Welcome To Tentertainment
Tentertainment of Stoke Travel, always a blast! The big question is: “My tent or yours?” Probably yours because I don’t have one.
After a long 18 hour trip from Barcelona, all you really want to do is put your bag down, have a shower and then come back and have a quick nap before the beer chugging/skulling begins. But what do you do when you come back from your much-needed shower and realize that you don’t know where your tent is?! And by this I don’t mean, I can’t find my tent because I’m in the wrong location, I mean someone literally picked up my tent and moved it elsewhere! At least they had the decency to leave my bag in the wet and flattened grass exactly where the tent used to be; What kind gents, they are!
Or what if you’re trying to take a chick back to your tent only to discover that someone else has already been there; and by the looks of the (not just one, but three) used condoms appropriately placed right near the deflated mattress, do you tell the girl they aren’t yours?
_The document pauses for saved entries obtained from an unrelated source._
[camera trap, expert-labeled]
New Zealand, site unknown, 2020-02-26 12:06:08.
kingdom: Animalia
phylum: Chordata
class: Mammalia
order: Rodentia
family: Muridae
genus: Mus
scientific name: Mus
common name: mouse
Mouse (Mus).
But then again, who wouldn’t want to claim a 3-in-1 go tentsation-session!?
And a word to the wise: It’s best not to tell your nightly visitors where exactly your tent is (or maybe you should blindfold them before leading them there) because come the following night when you’re on to your next number, you might be in a pickle situation.
Oh Springfest, what a menace you are! And it’s only just the beginning.